Gather every line of the material in which the word "building" appears.
--- START OF WORKING DATA ---
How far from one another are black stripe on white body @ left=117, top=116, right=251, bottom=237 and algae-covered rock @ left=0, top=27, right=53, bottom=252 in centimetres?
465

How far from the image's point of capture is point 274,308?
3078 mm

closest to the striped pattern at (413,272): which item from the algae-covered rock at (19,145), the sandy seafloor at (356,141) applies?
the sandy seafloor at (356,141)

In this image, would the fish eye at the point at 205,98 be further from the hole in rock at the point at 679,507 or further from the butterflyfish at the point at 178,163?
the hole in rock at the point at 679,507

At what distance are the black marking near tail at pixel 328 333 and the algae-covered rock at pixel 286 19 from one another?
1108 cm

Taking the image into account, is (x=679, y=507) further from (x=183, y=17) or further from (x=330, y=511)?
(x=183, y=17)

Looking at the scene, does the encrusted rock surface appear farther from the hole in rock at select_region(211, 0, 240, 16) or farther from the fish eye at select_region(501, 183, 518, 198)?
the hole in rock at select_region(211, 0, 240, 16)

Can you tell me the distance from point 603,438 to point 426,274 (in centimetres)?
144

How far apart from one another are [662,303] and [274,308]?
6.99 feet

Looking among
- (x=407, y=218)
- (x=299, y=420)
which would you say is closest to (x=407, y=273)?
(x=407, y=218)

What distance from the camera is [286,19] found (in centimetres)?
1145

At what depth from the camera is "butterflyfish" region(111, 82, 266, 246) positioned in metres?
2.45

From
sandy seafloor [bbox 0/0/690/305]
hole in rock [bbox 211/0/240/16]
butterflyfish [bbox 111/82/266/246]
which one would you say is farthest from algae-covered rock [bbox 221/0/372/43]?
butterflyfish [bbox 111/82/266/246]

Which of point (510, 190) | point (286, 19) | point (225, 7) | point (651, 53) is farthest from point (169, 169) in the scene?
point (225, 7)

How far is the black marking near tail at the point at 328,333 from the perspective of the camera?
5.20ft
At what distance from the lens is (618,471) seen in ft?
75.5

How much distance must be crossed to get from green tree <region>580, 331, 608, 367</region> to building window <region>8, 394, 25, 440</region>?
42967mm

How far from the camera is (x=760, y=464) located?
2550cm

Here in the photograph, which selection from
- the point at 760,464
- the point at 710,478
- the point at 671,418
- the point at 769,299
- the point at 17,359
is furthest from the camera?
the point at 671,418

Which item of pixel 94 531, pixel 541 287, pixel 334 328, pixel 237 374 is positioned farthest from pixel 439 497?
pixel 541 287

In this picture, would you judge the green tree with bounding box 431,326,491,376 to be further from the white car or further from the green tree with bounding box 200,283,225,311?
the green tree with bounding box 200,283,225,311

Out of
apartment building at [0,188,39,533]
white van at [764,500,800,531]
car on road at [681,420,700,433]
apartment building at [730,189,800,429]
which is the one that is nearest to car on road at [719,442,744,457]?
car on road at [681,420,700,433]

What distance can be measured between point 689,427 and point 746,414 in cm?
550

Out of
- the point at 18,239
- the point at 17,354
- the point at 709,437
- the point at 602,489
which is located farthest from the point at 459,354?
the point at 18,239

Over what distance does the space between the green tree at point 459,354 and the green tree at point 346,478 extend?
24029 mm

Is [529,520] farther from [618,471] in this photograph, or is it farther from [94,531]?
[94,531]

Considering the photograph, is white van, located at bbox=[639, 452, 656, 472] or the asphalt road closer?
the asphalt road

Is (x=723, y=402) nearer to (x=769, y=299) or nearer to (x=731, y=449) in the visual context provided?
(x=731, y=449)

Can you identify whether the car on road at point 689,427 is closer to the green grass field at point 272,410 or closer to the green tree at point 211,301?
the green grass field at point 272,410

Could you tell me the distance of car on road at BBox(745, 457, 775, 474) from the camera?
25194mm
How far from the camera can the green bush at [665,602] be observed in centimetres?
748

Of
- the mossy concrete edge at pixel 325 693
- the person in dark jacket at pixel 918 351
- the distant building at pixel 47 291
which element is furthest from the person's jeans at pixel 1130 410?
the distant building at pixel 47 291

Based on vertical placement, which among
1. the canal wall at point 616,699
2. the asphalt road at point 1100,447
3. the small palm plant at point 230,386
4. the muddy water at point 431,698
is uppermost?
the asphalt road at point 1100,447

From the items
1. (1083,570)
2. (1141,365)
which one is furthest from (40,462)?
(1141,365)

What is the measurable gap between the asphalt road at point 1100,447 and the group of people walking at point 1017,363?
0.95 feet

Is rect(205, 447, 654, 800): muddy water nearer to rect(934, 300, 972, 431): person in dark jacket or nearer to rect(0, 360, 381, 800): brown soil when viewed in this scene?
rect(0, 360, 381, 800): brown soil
--- END OF WORKING DATA ---
# EXERCISE RESULT:
How much distance must be crossed to get from green tree <region>580, 331, 608, 367</region> to building window <region>8, 394, 25, 440</region>?
apartment building at [0,188,39,533]
apartment building at [730,189,800,429]
- the distant building at pixel 47 291
the distant building at pixel 47 291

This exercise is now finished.